The overwhelming majority of nuclear power stations active today entered service long before the science of climate change was well-established. Two in five nuclear plants operate on the coast and at least 100 have been built just a few meters above sea level. Nuclear energy is, quite literally, on the frontline of climate change—and not in a good way.
Recent scientific data indicates sea levels globally will rise further and faster than earlier predictions suggested. Even over the next couple of decades, as extreme weather events become more frequent and destructive, strong winds and low atmospheric pressure will drive bigger storm surges that could threaten coastal installations.
Nuclear power plants must draw from large sources of water to cool their reactors, hence why they're often built near the sea. But nuclear plants further inland will face similar problems with flooding in a warming world. Higher water temperatures in lakes, and rivers and reservoirs would make it harder to keep reactors cool and avert meltdowns. Increasingly severe droughts and wildfire only ramp up the threat.
Around 516 million people worldwide live within a 50-mile (80km) radius of at least one operating nuclear power plant, and 20 million live within a ten-mile (16km) radius. These people bear the health and safety risks of any future nuclear accident. Efforts to build plants resistant to climate change will significantly increase the—already considerable—expense involved in building, operating and decommissioning nuclear plants, not to mention maintaining their stockpiles of nuclear waste.
Nuclear power is often credited with offering energy security in an increasingly turbulent world, but climate change will rewrite these old certainties. Extreme floods, droughts and storms which were once rare are becoming far more common, making industry protection measures, drafted in an earlier age, increasingly obsolete. Climate risks to nuclear power plants won't be linear or predictable. As rising seas, storm surges and heavy rainfall erodes coastal and inland flood defenses, natural and built barriers will reach their limits.
The US Nuclear Regulatory Commission concludes the vast majority of its nuclear sites were never designed to withstand the future climate impacts they face, and many have already experienced some flooding. A recent US Army War College report also states that nuclear power facilities are at high risk of temporary or permanent closure due to climate threats—with 60% of US nuclear capacity at risk from future sea-level rise, severe storms, and cooling water shortages.

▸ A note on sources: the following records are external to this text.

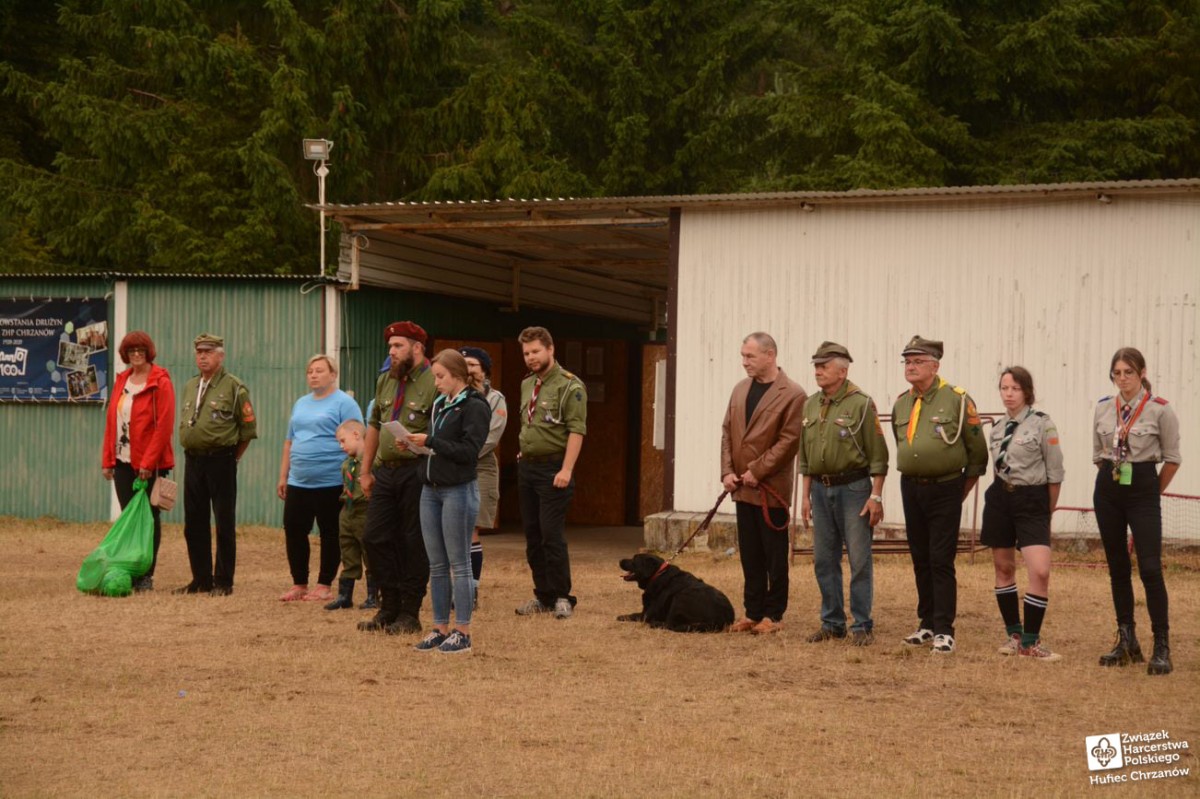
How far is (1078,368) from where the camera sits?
12688mm

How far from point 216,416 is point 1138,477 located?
5638 mm

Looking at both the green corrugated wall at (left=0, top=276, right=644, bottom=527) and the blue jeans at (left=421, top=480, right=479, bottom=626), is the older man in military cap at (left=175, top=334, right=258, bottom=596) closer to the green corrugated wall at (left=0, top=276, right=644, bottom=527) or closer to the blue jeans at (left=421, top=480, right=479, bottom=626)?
the blue jeans at (left=421, top=480, right=479, bottom=626)

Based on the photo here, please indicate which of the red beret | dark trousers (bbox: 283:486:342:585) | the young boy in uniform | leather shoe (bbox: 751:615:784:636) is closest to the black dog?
leather shoe (bbox: 751:615:784:636)

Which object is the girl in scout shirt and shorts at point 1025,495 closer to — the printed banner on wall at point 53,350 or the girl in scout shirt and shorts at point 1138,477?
the girl in scout shirt and shorts at point 1138,477

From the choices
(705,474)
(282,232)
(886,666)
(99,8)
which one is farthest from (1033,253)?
(99,8)

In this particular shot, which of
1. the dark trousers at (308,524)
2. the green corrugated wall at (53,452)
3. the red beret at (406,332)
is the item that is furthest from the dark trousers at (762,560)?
the green corrugated wall at (53,452)

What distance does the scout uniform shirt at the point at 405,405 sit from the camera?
864cm

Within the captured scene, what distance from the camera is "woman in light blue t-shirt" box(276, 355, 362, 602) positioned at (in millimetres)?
9781

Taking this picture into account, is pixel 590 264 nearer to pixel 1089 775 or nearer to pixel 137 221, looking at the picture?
pixel 137 221

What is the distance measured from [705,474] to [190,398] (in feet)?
17.0

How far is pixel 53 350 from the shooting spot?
15.8 m

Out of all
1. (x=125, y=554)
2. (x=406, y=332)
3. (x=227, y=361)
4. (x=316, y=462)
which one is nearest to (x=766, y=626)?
(x=406, y=332)

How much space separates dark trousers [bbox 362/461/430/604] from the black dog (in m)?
1.33

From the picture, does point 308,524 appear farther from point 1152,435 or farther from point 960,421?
point 1152,435
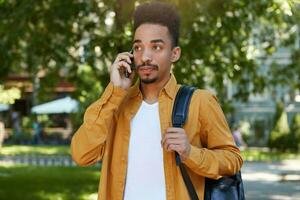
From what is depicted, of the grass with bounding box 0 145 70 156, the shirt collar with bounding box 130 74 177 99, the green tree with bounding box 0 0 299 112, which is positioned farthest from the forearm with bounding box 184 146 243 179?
the grass with bounding box 0 145 70 156

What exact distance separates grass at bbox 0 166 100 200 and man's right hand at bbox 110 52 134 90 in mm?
10095

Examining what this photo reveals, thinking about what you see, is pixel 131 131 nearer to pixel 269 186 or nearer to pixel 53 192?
pixel 53 192

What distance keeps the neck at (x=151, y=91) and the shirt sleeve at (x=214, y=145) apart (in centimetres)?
20

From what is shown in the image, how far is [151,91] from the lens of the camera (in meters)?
3.12

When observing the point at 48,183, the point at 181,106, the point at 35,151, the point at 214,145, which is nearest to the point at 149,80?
the point at 181,106

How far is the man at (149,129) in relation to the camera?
2.97 metres

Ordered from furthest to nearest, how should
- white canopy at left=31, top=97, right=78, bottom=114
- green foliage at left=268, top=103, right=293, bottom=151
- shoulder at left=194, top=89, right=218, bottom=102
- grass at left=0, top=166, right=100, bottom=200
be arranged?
white canopy at left=31, top=97, right=78, bottom=114
green foliage at left=268, top=103, right=293, bottom=151
grass at left=0, top=166, right=100, bottom=200
shoulder at left=194, top=89, right=218, bottom=102

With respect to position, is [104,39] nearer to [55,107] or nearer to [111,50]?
[111,50]

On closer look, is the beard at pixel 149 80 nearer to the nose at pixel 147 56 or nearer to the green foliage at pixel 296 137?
the nose at pixel 147 56

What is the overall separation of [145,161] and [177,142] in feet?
0.77

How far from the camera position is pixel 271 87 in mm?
17312

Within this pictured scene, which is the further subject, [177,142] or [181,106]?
[181,106]

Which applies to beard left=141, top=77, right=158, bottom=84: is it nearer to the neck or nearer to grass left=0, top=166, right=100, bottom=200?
the neck

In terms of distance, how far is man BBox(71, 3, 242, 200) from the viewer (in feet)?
9.73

Before even thinking about building any more nuclear power stations, the industry must consider how models of future weather extremes and climate impacts are likely to affect them. Not only should they account for changing weather patterns over seasons, years and decades, but try to assume the worst in terms of the potential for sudden extreme events. Before any project is greenlit, the costings of all these necessary precautions must feed into the final forecast.
Nuclear power may become a significant casualty of intensifying climate impacts. As things stand, nuclear infrastructure is largely unprepared. Some reactors could soon become unfit for purpose. This should prompt a substantive reassessment of nuclear's role in helping the world reach net zero emissions.